Com esse grande alcance, sendo compartilhado diariamente por milhares de pessoas, várias postagens geram polêmicas, mas segundo Vitor, o feedback no geral é positivo. "Muito apoio e só algumas ameaças de trolls virtuais."
Recentemente com a polêmica a cerca dos "Gladiadores do Altar" um tipo de exército criado pela Igreja Universal do Reino de Deus. O grupo dos gladiadores ficou famoso após um vídeo que mostra vários homens marchando, como se fossem um exército, o que daria margem para ser interpretado como uma organização paramilitar, que foi inclusive alvo de investigação do Ministério Público.
Em uma charge sobre o tema, Vitor retratou um gladiador romano com a blusa da Universal, assassinando uma mãe de santo, em referência aos constantes ataques promovidos pelo pastor Edir Macedo às religiões de matrizes africanas. "Eles não gostaram do meu desenho, acharam que eu estava incitando ódio religioso, e pediram pra que eu retirasse, senão me processariam.

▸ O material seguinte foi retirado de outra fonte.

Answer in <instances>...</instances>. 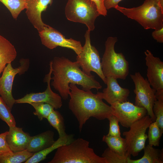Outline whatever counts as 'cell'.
<instances>
[{"label":"cell","mask_w":163,"mask_h":163,"mask_svg":"<svg viewBox=\"0 0 163 163\" xmlns=\"http://www.w3.org/2000/svg\"><path fill=\"white\" fill-rule=\"evenodd\" d=\"M51 61L53 76L50 85L64 100L68 98L70 92V84L80 85L85 91L93 88L98 91L102 88V85L95 79L94 76L85 74L76 61L72 62L64 57H55Z\"/></svg>","instance_id":"obj_1"},{"label":"cell","mask_w":163,"mask_h":163,"mask_svg":"<svg viewBox=\"0 0 163 163\" xmlns=\"http://www.w3.org/2000/svg\"><path fill=\"white\" fill-rule=\"evenodd\" d=\"M69 86V107L78 120L80 132L91 117L102 120L112 114L110 106L103 101L102 92L94 94L91 90L80 89L75 84H70Z\"/></svg>","instance_id":"obj_2"},{"label":"cell","mask_w":163,"mask_h":163,"mask_svg":"<svg viewBox=\"0 0 163 163\" xmlns=\"http://www.w3.org/2000/svg\"><path fill=\"white\" fill-rule=\"evenodd\" d=\"M56 150L48 163H105L104 158L89 147V142L82 138L74 139Z\"/></svg>","instance_id":"obj_3"},{"label":"cell","mask_w":163,"mask_h":163,"mask_svg":"<svg viewBox=\"0 0 163 163\" xmlns=\"http://www.w3.org/2000/svg\"><path fill=\"white\" fill-rule=\"evenodd\" d=\"M114 8L137 21L145 29L163 27V0H145L137 7L127 8L117 5Z\"/></svg>","instance_id":"obj_4"},{"label":"cell","mask_w":163,"mask_h":163,"mask_svg":"<svg viewBox=\"0 0 163 163\" xmlns=\"http://www.w3.org/2000/svg\"><path fill=\"white\" fill-rule=\"evenodd\" d=\"M117 37H109L105 42V50L101 62L102 71L105 77L112 76L125 79L129 73V64L122 53H117L114 46Z\"/></svg>","instance_id":"obj_5"},{"label":"cell","mask_w":163,"mask_h":163,"mask_svg":"<svg viewBox=\"0 0 163 163\" xmlns=\"http://www.w3.org/2000/svg\"><path fill=\"white\" fill-rule=\"evenodd\" d=\"M65 11L68 20L85 24L90 31L94 30L95 20L100 15L91 0H68Z\"/></svg>","instance_id":"obj_6"},{"label":"cell","mask_w":163,"mask_h":163,"mask_svg":"<svg viewBox=\"0 0 163 163\" xmlns=\"http://www.w3.org/2000/svg\"><path fill=\"white\" fill-rule=\"evenodd\" d=\"M152 122L151 118L146 115L132 124L129 131L123 133L125 137L126 154L128 156H137L144 149L148 139L146 130Z\"/></svg>","instance_id":"obj_7"},{"label":"cell","mask_w":163,"mask_h":163,"mask_svg":"<svg viewBox=\"0 0 163 163\" xmlns=\"http://www.w3.org/2000/svg\"><path fill=\"white\" fill-rule=\"evenodd\" d=\"M134 82L135 89L134 92L136 95L134 104L138 107H143L147 111V114L155 121L153 108L157 100L155 97L156 90L152 88L146 78H145L139 72L130 75Z\"/></svg>","instance_id":"obj_8"},{"label":"cell","mask_w":163,"mask_h":163,"mask_svg":"<svg viewBox=\"0 0 163 163\" xmlns=\"http://www.w3.org/2000/svg\"><path fill=\"white\" fill-rule=\"evenodd\" d=\"M90 32L88 30L86 32L85 35V43L82 46V52L76 57V61L85 74L91 76V72H94L106 84V77L102 71L99 53L96 48L91 44Z\"/></svg>","instance_id":"obj_9"},{"label":"cell","mask_w":163,"mask_h":163,"mask_svg":"<svg viewBox=\"0 0 163 163\" xmlns=\"http://www.w3.org/2000/svg\"><path fill=\"white\" fill-rule=\"evenodd\" d=\"M29 63L28 59H21L20 66L16 68L12 67L11 63L8 64L0 77V95L11 110L15 103L12 93L14 78L17 74L21 75L27 70Z\"/></svg>","instance_id":"obj_10"},{"label":"cell","mask_w":163,"mask_h":163,"mask_svg":"<svg viewBox=\"0 0 163 163\" xmlns=\"http://www.w3.org/2000/svg\"><path fill=\"white\" fill-rule=\"evenodd\" d=\"M38 32L42 44L50 49L60 46L72 49L77 55H79L82 50L80 41L71 38H66L60 32L48 25Z\"/></svg>","instance_id":"obj_11"},{"label":"cell","mask_w":163,"mask_h":163,"mask_svg":"<svg viewBox=\"0 0 163 163\" xmlns=\"http://www.w3.org/2000/svg\"><path fill=\"white\" fill-rule=\"evenodd\" d=\"M52 72L51 61L50 63L49 72L45 75L44 79V82L47 83L46 90L42 92L27 94L23 97L15 100V103L29 104L34 102H45L50 105L55 109L60 108L62 105V97L59 94L53 92L51 88Z\"/></svg>","instance_id":"obj_12"},{"label":"cell","mask_w":163,"mask_h":163,"mask_svg":"<svg viewBox=\"0 0 163 163\" xmlns=\"http://www.w3.org/2000/svg\"><path fill=\"white\" fill-rule=\"evenodd\" d=\"M110 106L111 114L117 117L122 126L127 128L147 114L145 109L129 101L117 102Z\"/></svg>","instance_id":"obj_13"},{"label":"cell","mask_w":163,"mask_h":163,"mask_svg":"<svg viewBox=\"0 0 163 163\" xmlns=\"http://www.w3.org/2000/svg\"><path fill=\"white\" fill-rule=\"evenodd\" d=\"M144 53L147 66V79L156 91H163V62L159 58L154 56L148 50Z\"/></svg>","instance_id":"obj_14"},{"label":"cell","mask_w":163,"mask_h":163,"mask_svg":"<svg viewBox=\"0 0 163 163\" xmlns=\"http://www.w3.org/2000/svg\"><path fill=\"white\" fill-rule=\"evenodd\" d=\"M106 79L107 87L102 92L103 99L110 105L116 103L127 101L129 90L120 86L115 77L108 76L106 77Z\"/></svg>","instance_id":"obj_15"},{"label":"cell","mask_w":163,"mask_h":163,"mask_svg":"<svg viewBox=\"0 0 163 163\" xmlns=\"http://www.w3.org/2000/svg\"><path fill=\"white\" fill-rule=\"evenodd\" d=\"M53 0H26V13L28 19L38 31L42 30L46 25L42 21L41 14L51 5Z\"/></svg>","instance_id":"obj_16"},{"label":"cell","mask_w":163,"mask_h":163,"mask_svg":"<svg viewBox=\"0 0 163 163\" xmlns=\"http://www.w3.org/2000/svg\"><path fill=\"white\" fill-rule=\"evenodd\" d=\"M30 136L28 133L23 131L22 128L9 126L6 139L12 151L19 152L27 149Z\"/></svg>","instance_id":"obj_17"},{"label":"cell","mask_w":163,"mask_h":163,"mask_svg":"<svg viewBox=\"0 0 163 163\" xmlns=\"http://www.w3.org/2000/svg\"><path fill=\"white\" fill-rule=\"evenodd\" d=\"M54 133L47 130L36 136H30L26 150L34 153L42 150L51 145L55 142Z\"/></svg>","instance_id":"obj_18"},{"label":"cell","mask_w":163,"mask_h":163,"mask_svg":"<svg viewBox=\"0 0 163 163\" xmlns=\"http://www.w3.org/2000/svg\"><path fill=\"white\" fill-rule=\"evenodd\" d=\"M72 134H66L64 136L59 137L58 139L50 146L34 154L24 163H38L45 159L50 153L59 147L68 144L74 139Z\"/></svg>","instance_id":"obj_19"},{"label":"cell","mask_w":163,"mask_h":163,"mask_svg":"<svg viewBox=\"0 0 163 163\" xmlns=\"http://www.w3.org/2000/svg\"><path fill=\"white\" fill-rule=\"evenodd\" d=\"M17 55L14 46L8 40L0 35V77L7 65L11 63Z\"/></svg>","instance_id":"obj_20"},{"label":"cell","mask_w":163,"mask_h":163,"mask_svg":"<svg viewBox=\"0 0 163 163\" xmlns=\"http://www.w3.org/2000/svg\"><path fill=\"white\" fill-rule=\"evenodd\" d=\"M144 154L140 158L133 160L128 158L127 163H163V149H156L148 144L144 149Z\"/></svg>","instance_id":"obj_21"},{"label":"cell","mask_w":163,"mask_h":163,"mask_svg":"<svg viewBox=\"0 0 163 163\" xmlns=\"http://www.w3.org/2000/svg\"><path fill=\"white\" fill-rule=\"evenodd\" d=\"M102 141L105 142L108 147L122 156L127 155L126 140L121 136H113L107 135H104Z\"/></svg>","instance_id":"obj_22"},{"label":"cell","mask_w":163,"mask_h":163,"mask_svg":"<svg viewBox=\"0 0 163 163\" xmlns=\"http://www.w3.org/2000/svg\"><path fill=\"white\" fill-rule=\"evenodd\" d=\"M34 153L26 149L19 152H11L0 155V163H21L24 162Z\"/></svg>","instance_id":"obj_23"},{"label":"cell","mask_w":163,"mask_h":163,"mask_svg":"<svg viewBox=\"0 0 163 163\" xmlns=\"http://www.w3.org/2000/svg\"><path fill=\"white\" fill-rule=\"evenodd\" d=\"M46 119L50 124L57 131L59 137L67 134L63 118L58 111L54 110Z\"/></svg>","instance_id":"obj_24"},{"label":"cell","mask_w":163,"mask_h":163,"mask_svg":"<svg viewBox=\"0 0 163 163\" xmlns=\"http://www.w3.org/2000/svg\"><path fill=\"white\" fill-rule=\"evenodd\" d=\"M0 2L7 8L15 19L27 8L26 0H0Z\"/></svg>","instance_id":"obj_25"},{"label":"cell","mask_w":163,"mask_h":163,"mask_svg":"<svg viewBox=\"0 0 163 163\" xmlns=\"http://www.w3.org/2000/svg\"><path fill=\"white\" fill-rule=\"evenodd\" d=\"M29 104L34 108L35 111L33 113L37 116L40 121L44 119H46L51 112L54 110L52 106L45 102H34Z\"/></svg>","instance_id":"obj_26"},{"label":"cell","mask_w":163,"mask_h":163,"mask_svg":"<svg viewBox=\"0 0 163 163\" xmlns=\"http://www.w3.org/2000/svg\"><path fill=\"white\" fill-rule=\"evenodd\" d=\"M148 128L149 129L147 136L149 144L152 146H158L163 133L155 121L152 122Z\"/></svg>","instance_id":"obj_27"},{"label":"cell","mask_w":163,"mask_h":163,"mask_svg":"<svg viewBox=\"0 0 163 163\" xmlns=\"http://www.w3.org/2000/svg\"><path fill=\"white\" fill-rule=\"evenodd\" d=\"M11 111L0 95V119L5 122L9 127L15 126L16 125Z\"/></svg>","instance_id":"obj_28"},{"label":"cell","mask_w":163,"mask_h":163,"mask_svg":"<svg viewBox=\"0 0 163 163\" xmlns=\"http://www.w3.org/2000/svg\"><path fill=\"white\" fill-rule=\"evenodd\" d=\"M105 163H127L128 158L131 157L127 155H120L109 148L106 149L102 155Z\"/></svg>","instance_id":"obj_29"},{"label":"cell","mask_w":163,"mask_h":163,"mask_svg":"<svg viewBox=\"0 0 163 163\" xmlns=\"http://www.w3.org/2000/svg\"><path fill=\"white\" fill-rule=\"evenodd\" d=\"M153 111L156 117L155 121L163 133V100H157L155 102Z\"/></svg>","instance_id":"obj_30"},{"label":"cell","mask_w":163,"mask_h":163,"mask_svg":"<svg viewBox=\"0 0 163 163\" xmlns=\"http://www.w3.org/2000/svg\"><path fill=\"white\" fill-rule=\"evenodd\" d=\"M107 119L109 122V129L107 135L113 136H121L119 122L117 117L112 114Z\"/></svg>","instance_id":"obj_31"},{"label":"cell","mask_w":163,"mask_h":163,"mask_svg":"<svg viewBox=\"0 0 163 163\" xmlns=\"http://www.w3.org/2000/svg\"><path fill=\"white\" fill-rule=\"evenodd\" d=\"M8 131L0 134V155L12 151L9 148L6 141V137Z\"/></svg>","instance_id":"obj_32"},{"label":"cell","mask_w":163,"mask_h":163,"mask_svg":"<svg viewBox=\"0 0 163 163\" xmlns=\"http://www.w3.org/2000/svg\"><path fill=\"white\" fill-rule=\"evenodd\" d=\"M95 4L97 11L100 15L105 16L107 15V11L104 4V0H91Z\"/></svg>","instance_id":"obj_33"},{"label":"cell","mask_w":163,"mask_h":163,"mask_svg":"<svg viewBox=\"0 0 163 163\" xmlns=\"http://www.w3.org/2000/svg\"><path fill=\"white\" fill-rule=\"evenodd\" d=\"M152 36L158 42L163 43V27L158 30H155L152 33Z\"/></svg>","instance_id":"obj_34"},{"label":"cell","mask_w":163,"mask_h":163,"mask_svg":"<svg viewBox=\"0 0 163 163\" xmlns=\"http://www.w3.org/2000/svg\"><path fill=\"white\" fill-rule=\"evenodd\" d=\"M122 0H104V4L107 10L112 8H115L118 5L119 3Z\"/></svg>","instance_id":"obj_35"}]
</instances>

Interpreto isso como uma ameaça, uma espécie de censura", comentou o cartunista sobre a coação feita de forma extrajudicial.
Vitor Teixeira atualmente é um dos chargistas mais conhecidos nacionalmente, podendo ser comparado em alcance ao Carlos Latuff e até mesmo outros clássicos, como a Laerte e o Angeli. Já no fim da entrevista ele deixa uma dica para os desenhistas, que gostariam de atuar na área: "Estudar bastante, buscar caminhos alternativos para realizar seu trabalho e não esperar retorno financeiro imediato", completou.
Em última análise, a obra de Vitor Teixeira é certamente marcante, forte e carregada de ideologia. Para o cartunista a arte tem muita importância, enquanto instrumento de transformação e consciência social. "Mas tem que ser transformadora, tem que confrontar, subverter regras, verdades. Sem rebeldia, sem indignação, sem questionamento, não surte efeito."